WHAT IS NEEDED: Collect every line of the rows below that contains the word "yellow".
----- INPUT ROWS
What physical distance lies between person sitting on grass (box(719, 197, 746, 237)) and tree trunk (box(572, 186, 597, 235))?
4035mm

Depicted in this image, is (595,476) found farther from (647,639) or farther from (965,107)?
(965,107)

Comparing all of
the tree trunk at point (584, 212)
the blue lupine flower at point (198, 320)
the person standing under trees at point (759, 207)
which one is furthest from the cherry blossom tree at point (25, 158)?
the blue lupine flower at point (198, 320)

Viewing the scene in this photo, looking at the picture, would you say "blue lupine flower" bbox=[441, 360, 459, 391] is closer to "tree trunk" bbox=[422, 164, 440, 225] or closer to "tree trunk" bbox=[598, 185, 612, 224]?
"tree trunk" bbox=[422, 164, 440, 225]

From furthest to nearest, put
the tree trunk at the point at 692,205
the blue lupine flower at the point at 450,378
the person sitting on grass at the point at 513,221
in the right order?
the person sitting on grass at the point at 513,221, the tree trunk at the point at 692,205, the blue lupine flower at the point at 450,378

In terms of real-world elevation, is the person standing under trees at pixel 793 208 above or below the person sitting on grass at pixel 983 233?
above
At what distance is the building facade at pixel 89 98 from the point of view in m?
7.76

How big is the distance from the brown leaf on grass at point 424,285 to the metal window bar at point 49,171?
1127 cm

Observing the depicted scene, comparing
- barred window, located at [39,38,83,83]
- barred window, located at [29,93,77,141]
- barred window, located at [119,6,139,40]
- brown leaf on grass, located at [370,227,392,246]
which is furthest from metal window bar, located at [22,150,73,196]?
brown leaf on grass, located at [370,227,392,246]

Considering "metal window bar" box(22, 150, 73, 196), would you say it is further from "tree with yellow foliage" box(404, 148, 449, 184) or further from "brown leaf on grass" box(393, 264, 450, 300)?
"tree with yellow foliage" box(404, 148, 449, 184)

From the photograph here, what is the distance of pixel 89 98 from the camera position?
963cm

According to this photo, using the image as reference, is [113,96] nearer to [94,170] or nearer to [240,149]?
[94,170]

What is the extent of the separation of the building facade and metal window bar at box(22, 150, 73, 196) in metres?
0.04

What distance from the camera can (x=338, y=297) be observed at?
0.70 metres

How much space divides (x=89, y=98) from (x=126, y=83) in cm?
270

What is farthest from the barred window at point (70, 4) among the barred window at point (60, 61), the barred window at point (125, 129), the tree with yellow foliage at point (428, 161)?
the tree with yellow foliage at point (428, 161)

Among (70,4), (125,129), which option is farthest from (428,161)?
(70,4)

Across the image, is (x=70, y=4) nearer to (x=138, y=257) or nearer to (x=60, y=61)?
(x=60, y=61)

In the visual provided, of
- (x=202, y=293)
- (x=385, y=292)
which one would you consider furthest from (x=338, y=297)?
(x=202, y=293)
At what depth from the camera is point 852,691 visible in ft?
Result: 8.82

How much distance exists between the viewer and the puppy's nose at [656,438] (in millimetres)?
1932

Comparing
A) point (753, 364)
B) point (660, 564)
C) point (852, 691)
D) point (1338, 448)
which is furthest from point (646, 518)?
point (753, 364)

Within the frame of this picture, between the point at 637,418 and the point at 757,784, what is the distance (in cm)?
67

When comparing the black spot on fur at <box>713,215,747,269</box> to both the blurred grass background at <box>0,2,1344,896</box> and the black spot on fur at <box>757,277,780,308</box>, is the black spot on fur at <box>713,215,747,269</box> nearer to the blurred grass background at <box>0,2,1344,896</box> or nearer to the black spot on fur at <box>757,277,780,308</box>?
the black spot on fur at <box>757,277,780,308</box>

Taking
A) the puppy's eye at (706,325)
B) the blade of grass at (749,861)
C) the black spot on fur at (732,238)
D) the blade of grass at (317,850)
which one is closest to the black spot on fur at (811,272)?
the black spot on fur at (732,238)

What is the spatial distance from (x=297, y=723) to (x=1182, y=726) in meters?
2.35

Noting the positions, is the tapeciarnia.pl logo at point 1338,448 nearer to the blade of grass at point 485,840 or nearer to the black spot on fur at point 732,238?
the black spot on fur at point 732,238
----------
ANSWER:
Considering "metal window bar" box(22, 150, 73, 196), would you say it is further from "tree with yellow foliage" box(404, 148, 449, 184) or further from "brown leaf on grass" box(393, 264, 450, 300)?
"tree with yellow foliage" box(404, 148, 449, 184)
What is farthest from the barred window at point (70, 4) among the barred window at point (60, 61), the barred window at point (125, 129), the tree with yellow foliage at point (428, 161)?
the tree with yellow foliage at point (428, 161)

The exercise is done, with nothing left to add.